╭─ Data entries

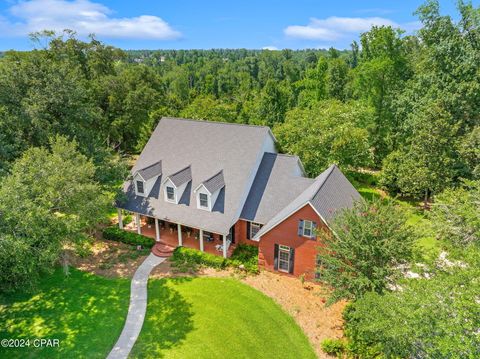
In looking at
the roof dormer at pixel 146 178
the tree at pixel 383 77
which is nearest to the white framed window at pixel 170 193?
the roof dormer at pixel 146 178

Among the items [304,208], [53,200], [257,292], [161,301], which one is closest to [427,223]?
[304,208]

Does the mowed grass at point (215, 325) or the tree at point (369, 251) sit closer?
the tree at point (369, 251)

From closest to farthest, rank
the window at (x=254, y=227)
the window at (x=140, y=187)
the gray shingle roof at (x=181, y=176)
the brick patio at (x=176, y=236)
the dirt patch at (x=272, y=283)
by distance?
the dirt patch at (x=272, y=283)
the window at (x=254, y=227)
the gray shingle roof at (x=181, y=176)
the brick patio at (x=176, y=236)
the window at (x=140, y=187)

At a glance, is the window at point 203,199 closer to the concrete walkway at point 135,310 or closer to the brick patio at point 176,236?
the brick patio at point 176,236

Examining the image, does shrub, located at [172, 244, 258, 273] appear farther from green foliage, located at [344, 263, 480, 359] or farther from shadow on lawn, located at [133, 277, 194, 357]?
green foliage, located at [344, 263, 480, 359]

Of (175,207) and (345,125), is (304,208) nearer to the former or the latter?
(175,207)

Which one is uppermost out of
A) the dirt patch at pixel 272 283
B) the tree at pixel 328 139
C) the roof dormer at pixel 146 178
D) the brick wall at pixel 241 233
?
the tree at pixel 328 139

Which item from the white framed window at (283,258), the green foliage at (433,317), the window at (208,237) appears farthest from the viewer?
the window at (208,237)

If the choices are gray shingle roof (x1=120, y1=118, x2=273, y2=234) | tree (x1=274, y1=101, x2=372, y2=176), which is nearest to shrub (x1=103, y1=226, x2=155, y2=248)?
gray shingle roof (x1=120, y1=118, x2=273, y2=234)
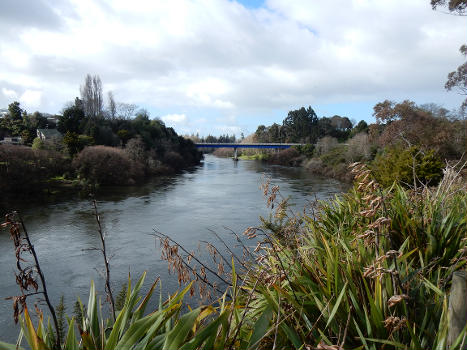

╰─

**Given instruction:** Please show every line from the rows above that contains the word "shingle", matching case exactly.

**Task output:**
the gray shingle roof at (x=181, y=176)
the gray shingle roof at (x=181, y=176)
If the choices are gray shingle roof (x1=120, y1=118, x2=273, y2=234) | tree (x1=274, y1=101, x2=372, y2=176), which is nearest to shrub (x1=103, y1=226, x2=155, y2=248)?
gray shingle roof (x1=120, y1=118, x2=273, y2=234)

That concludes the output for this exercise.